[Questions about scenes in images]

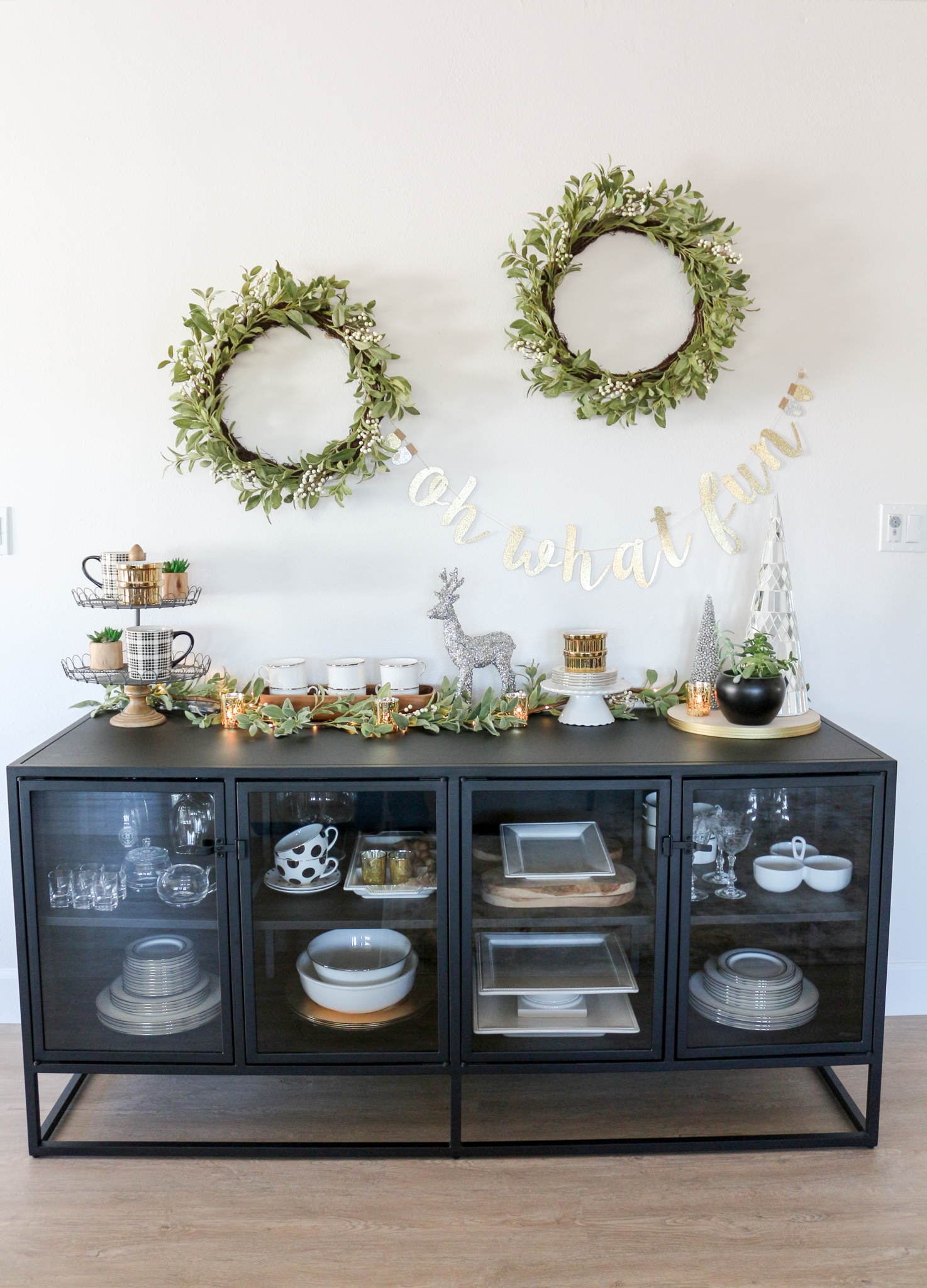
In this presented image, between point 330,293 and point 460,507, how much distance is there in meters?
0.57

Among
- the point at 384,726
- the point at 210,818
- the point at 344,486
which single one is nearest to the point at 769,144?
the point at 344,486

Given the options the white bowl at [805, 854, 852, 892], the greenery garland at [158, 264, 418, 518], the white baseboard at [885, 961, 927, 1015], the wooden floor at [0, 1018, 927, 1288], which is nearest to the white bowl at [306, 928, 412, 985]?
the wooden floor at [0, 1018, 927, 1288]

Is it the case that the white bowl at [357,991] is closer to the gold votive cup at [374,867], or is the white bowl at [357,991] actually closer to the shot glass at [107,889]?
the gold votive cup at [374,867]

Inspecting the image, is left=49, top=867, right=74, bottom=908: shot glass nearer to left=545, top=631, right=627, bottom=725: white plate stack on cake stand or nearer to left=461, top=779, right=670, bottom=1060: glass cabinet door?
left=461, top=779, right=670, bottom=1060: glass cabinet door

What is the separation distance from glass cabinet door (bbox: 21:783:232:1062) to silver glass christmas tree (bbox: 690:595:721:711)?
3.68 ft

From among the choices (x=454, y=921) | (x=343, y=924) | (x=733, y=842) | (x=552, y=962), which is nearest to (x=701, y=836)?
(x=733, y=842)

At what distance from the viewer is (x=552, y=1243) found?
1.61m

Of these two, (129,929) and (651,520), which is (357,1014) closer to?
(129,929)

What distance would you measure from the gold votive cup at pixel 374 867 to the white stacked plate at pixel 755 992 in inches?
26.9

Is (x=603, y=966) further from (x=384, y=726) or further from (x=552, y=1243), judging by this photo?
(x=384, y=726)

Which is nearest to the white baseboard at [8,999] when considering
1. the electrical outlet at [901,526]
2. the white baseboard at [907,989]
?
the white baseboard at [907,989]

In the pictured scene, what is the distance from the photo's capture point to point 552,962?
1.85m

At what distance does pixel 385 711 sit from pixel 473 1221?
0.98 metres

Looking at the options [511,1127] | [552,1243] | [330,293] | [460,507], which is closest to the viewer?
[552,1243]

GOAL:
Pictures are to be left out; all else in the entries above is to be quoted exactly.

ANSWER BELOW:
In this presented image, between point 330,293 and point 460,507, how much distance is there in meters?
0.57

Among
- the point at 384,726
- the point at 210,818
- the point at 344,486
which single one is nearest to the point at 769,144?
the point at 344,486

Given the options the white bowl at [805, 854, 852, 892], the greenery garland at [158, 264, 418, 518], the white baseboard at [885, 961, 927, 1015], the wooden floor at [0, 1018, 927, 1288], which is nearest to the white bowl at [306, 928, 412, 985]?
the wooden floor at [0, 1018, 927, 1288]

Is it the case that the white bowl at [357,991] is closer to the gold votive cup at [374,867], or is the white bowl at [357,991] actually closer to the shot glass at [107,889]?
the gold votive cup at [374,867]

Inspecting the image, is left=49, top=867, right=74, bottom=908: shot glass nearer to left=545, top=631, right=627, bottom=725: white plate stack on cake stand or nearer to left=461, top=779, right=670, bottom=1060: glass cabinet door?
left=461, top=779, right=670, bottom=1060: glass cabinet door

What is the separation distance from glass cabinet door (bbox: 21:783:232:1062) to silver glass christmas tree (bbox: 690:595:721:711)?
3.68 ft

From among the choices (x=454, y=921) | (x=343, y=924) | (x=733, y=842) | (x=552, y=962), which is nearest to (x=701, y=836)?
(x=733, y=842)

At what distance from the viewer is (x=552, y=1243) found?
1.61m

Of these two, (129,929) and (651,520), which is (357,1014) closer to?
(129,929)

What distance would you measure from the gold votive cup at pixel 374 867 to the white stacked plate at pixel 755 992 in inches?
26.9

Is (x=603, y=966) further from (x=384, y=726) or further from (x=552, y=1243), judging by this photo?
(x=384, y=726)

Which is nearest to the white baseboard at [8,999] when considering
1. the electrical outlet at [901,526]
2. the white baseboard at [907,989]
?
the white baseboard at [907,989]

In the pictured scene, what is the distance from the photo's capture point to point 552,962?
1.85m

At what distance does pixel 385 711 sit from pixel 473 1221?
0.98 metres

Looking at the options [511,1127] | [552,1243] | [330,293] | [460,507], which is closest to the viewer?
[552,1243]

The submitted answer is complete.